Bu şema, kişinin kendi ihtiyaçlarını geri plana atarak, başkalarının isteklerine öncelik vermesine neden olur.


Boyun eğicilik şeması olan biri:

-Sürekli başkalarını mutlu etmeye çalışır.

-Kendi isteklerini dile getirmekten korkar.

-“Hayır” diyemez.

Zamanla içinde birikmiş bir öfke hisseder.


Örneğin, bir kişi partnerinin her istediğini yapıyor ama kendi isteklerini hiç dile getiremiyorsa, bu şema etkilidir.


İlişkilere etkisi:

Kendi sınırlarını koruyamadığı için zamanla ilişki içinde kendini tükenmiş hisseder.
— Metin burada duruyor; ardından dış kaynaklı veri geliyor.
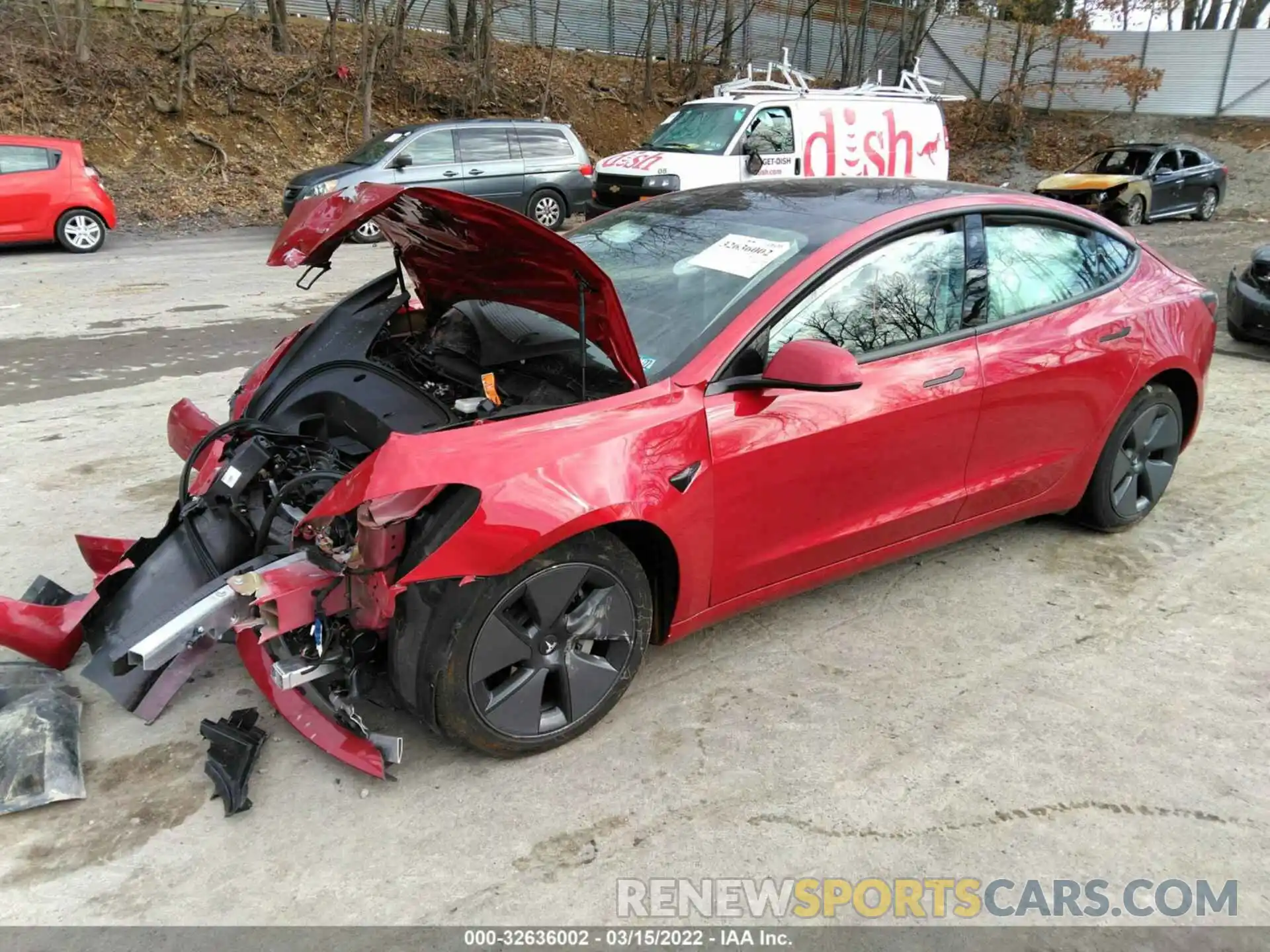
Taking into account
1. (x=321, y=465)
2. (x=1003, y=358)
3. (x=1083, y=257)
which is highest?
(x=1083, y=257)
Bu Şemalar Değiştirilebilir mi?


Evet, kesinlikle! Şemalar çocuklukta oluşur ama yetişkinlikte fark edilip değiştirilebilir. İlk adım, hangi şemanın sizi etkilediğini fark etmek. Yukarıdaki örneklerde kendinizi gördüyseniz, bu şemaların hayatınızı nasıl yönettiğini düşünün.
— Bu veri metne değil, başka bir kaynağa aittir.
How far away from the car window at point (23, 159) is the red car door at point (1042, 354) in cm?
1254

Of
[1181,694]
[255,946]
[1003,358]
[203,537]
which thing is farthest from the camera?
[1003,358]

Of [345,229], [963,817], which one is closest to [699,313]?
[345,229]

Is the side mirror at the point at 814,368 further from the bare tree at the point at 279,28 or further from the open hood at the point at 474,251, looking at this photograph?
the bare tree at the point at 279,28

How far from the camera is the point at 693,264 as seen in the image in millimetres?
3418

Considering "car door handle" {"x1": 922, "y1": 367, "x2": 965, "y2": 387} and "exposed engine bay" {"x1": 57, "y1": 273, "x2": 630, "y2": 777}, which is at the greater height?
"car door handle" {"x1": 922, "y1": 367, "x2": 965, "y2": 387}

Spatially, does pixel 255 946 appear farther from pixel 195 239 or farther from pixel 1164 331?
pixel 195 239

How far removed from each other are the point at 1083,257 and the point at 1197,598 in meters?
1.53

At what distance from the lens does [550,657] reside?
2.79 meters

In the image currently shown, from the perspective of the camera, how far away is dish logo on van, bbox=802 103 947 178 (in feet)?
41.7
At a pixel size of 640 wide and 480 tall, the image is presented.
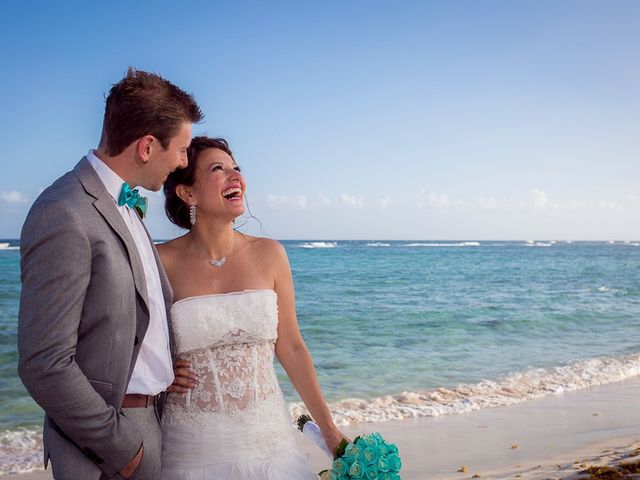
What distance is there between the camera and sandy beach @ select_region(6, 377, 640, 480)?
5695 millimetres

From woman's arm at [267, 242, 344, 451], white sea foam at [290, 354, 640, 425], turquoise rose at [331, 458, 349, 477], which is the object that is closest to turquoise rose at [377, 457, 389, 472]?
turquoise rose at [331, 458, 349, 477]

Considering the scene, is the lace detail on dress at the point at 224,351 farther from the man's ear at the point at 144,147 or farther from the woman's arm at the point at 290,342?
the man's ear at the point at 144,147

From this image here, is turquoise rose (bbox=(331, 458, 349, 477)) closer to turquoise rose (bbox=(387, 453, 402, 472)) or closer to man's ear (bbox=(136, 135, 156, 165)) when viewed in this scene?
turquoise rose (bbox=(387, 453, 402, 472))

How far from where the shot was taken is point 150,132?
2.23 meters

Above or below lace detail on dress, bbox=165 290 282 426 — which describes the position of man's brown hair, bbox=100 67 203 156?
above

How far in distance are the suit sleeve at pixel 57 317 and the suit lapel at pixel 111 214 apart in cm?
14

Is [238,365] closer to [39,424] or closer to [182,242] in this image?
[182,242]

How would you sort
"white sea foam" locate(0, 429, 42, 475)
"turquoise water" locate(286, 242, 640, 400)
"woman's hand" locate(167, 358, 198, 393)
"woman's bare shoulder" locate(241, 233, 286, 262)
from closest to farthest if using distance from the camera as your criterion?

İkinci adım, bu inançların gerçeği ne kadar yansıttığını sorgulamak. Örneğin, terk edilme şeması olan biri gerçekten herkes tarafından terk mi ediliyor, yoksa bunu sadece böyle mi yorumluyor? Kusurluluk şeması olan biri gerçekten sevilmeyecek biri mi, yoksa bu sadece kendi zihnindeki bir hikâye mi?


Son adım ise, bu şemalara meydan okuyarak yeni deneyimler yaratmak. Eğer hep “Beni kimse anlamaz.” diye düşünüyorsanız, duygularınızı paylaşarak farklı bir deneyim yaşamayı deneyin. “İsteklerimi söylersem insanlar beni sevmez.” diyorsanız, ufak bir adım atarak kendi ihtiyaçlarınızı dile getirin ve insanların tepkisini gözlemleyin.


Hayat, öğrendiğimiz kalıpları fark ettiğimizde değişmeye başlar. Siz de bu şemaları fark edip onlara meydan okumaya başladığınızda, ilişkilerinizin ve kendinize bakışınızın dönüşmeye başladığını göreceksiniz. Unutmayın, şemalar güçlü olabilir ama siz daha güçlüsünüz!